Converting script to execute external program using multiple cores

I'm a real beginner at python but I have the following script working successfully. It firstly creates a list of .xml files and then executes the program for each .xml.

Each .xml takes 2-4 minutes to complete and I need to run thousands, so I've been trying to speed up my script by using multiprocessing, but it appears beyond my skills.

Any suggestions on how to modify it would be greatly appreciated.

# import modules
import os, sys, shutil, subprocess, fnmatch
from datetime import datetime, timedelta
from time import strptime

# Set variables
project_folder = r"T:\erin\indivs_sample"
phoenix_exe_file = r'C:\Phoenix\Phoenix.exe'

# Create definitions

def runPhoenix(project_file):
    print "Running Phoenix @: " + str(datetime.now().strftime("%a, %d %b %Y %H:%M:%S GMT")) + " - " + project_file
    process = subprocess.Popen([phoenix_exe_file,project_file])
    process.wait() 
    print "Phoenix Complete @: " + str(datetime.now().strftime("%a, %d %b %Y %H:%M:%S GMT"))

# Create list of XMLs

project_files = []

for file_name in os.listdir(project_folder):
    if fnmatch.fnmatch(file_name,'*.xml'):
        file_path = os.path.join(project_folder, file_name)
        project_files.append(file_path)

# run project files

for project_file in project_files:
    runPhoenix(project_file)


print "completed"

1 answer

  • answered 2018-04-17 05:06 tlfong01

    Your question looks a bit complicated. Let me see if I understand your Python program correctly. Your program does two main things.

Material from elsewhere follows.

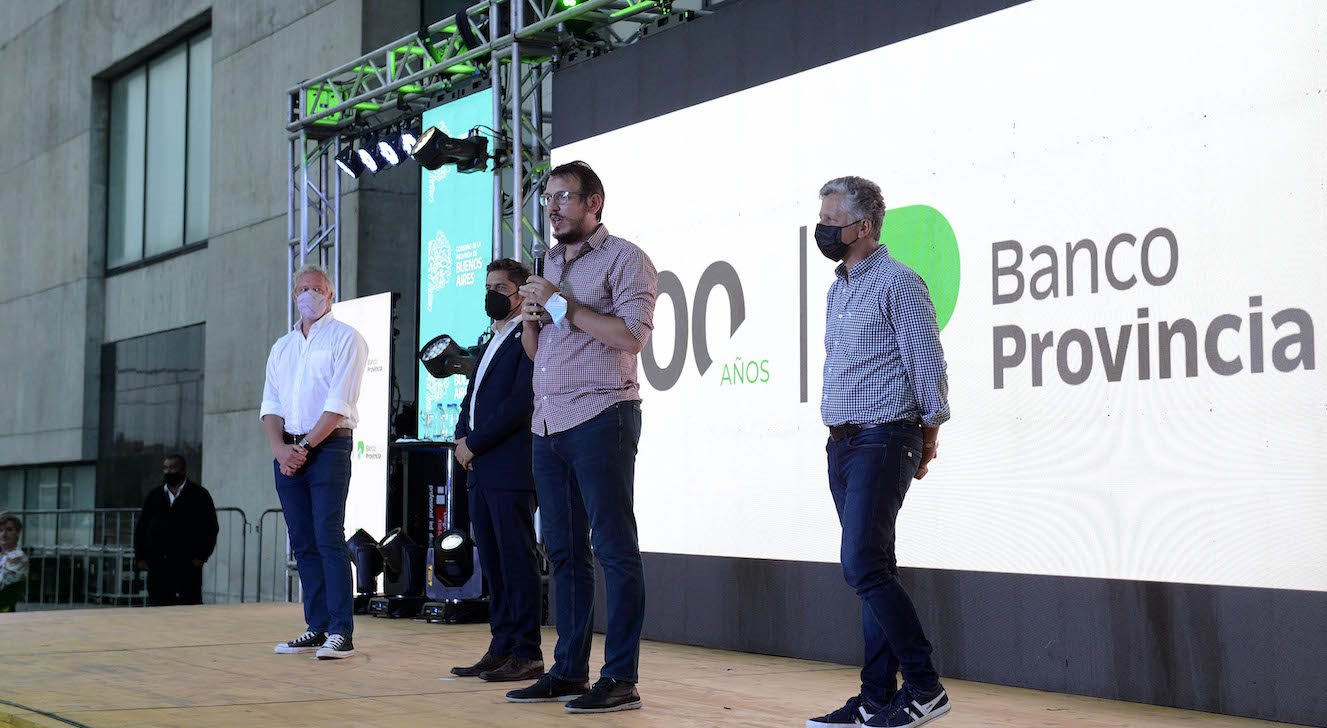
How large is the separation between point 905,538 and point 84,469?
13548 mm

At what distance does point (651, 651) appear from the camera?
629cm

    1. Look into a project folder, and find the xml files than match some criteria, and create a list of file names of the matched xml files.

    2. Use the runPhoenix function to process, or possibly convert each of the xml files in the old list to a new list of "phoenix" files.

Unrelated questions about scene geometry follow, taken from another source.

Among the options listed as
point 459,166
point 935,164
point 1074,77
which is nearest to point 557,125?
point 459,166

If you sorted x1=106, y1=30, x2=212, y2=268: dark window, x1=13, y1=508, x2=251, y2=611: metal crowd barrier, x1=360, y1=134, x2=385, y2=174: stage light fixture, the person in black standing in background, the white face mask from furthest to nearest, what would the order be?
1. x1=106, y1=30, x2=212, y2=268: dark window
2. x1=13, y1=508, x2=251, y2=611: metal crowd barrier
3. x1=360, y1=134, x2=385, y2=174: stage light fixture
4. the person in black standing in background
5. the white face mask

    I know very little of html and xml, and of course nothing about the phoenix thing.

    But I think your problem in general if trying to speed up a list of time consuming jobs by executing them in parallel.

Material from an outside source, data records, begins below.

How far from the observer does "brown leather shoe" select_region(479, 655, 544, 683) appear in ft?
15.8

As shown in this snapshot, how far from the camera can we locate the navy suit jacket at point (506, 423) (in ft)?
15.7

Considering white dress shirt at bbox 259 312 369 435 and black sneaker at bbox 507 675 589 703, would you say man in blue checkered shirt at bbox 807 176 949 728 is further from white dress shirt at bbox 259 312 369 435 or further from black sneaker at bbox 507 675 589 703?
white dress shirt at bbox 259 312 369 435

    Let me give a specific example of your general problem. You have, say, 1,000 text files in English, and you want to translate the English text files into Spanish. For now, you have only translator doing the job sequentially and it takes a very long time.

    Now you would like to get say, 4 translators, each translating 1000/4 = 250 files.

    One possible solution is to use the Python multiprocessing package, which can create of a pool of say, 4 translator worker processes doing the jobs at the same time. This way, you can be 4 times faster.

    If you think I understand your problem correctly, I can suggest a rough Python multiprocessing program to do some simple text processing for your reference.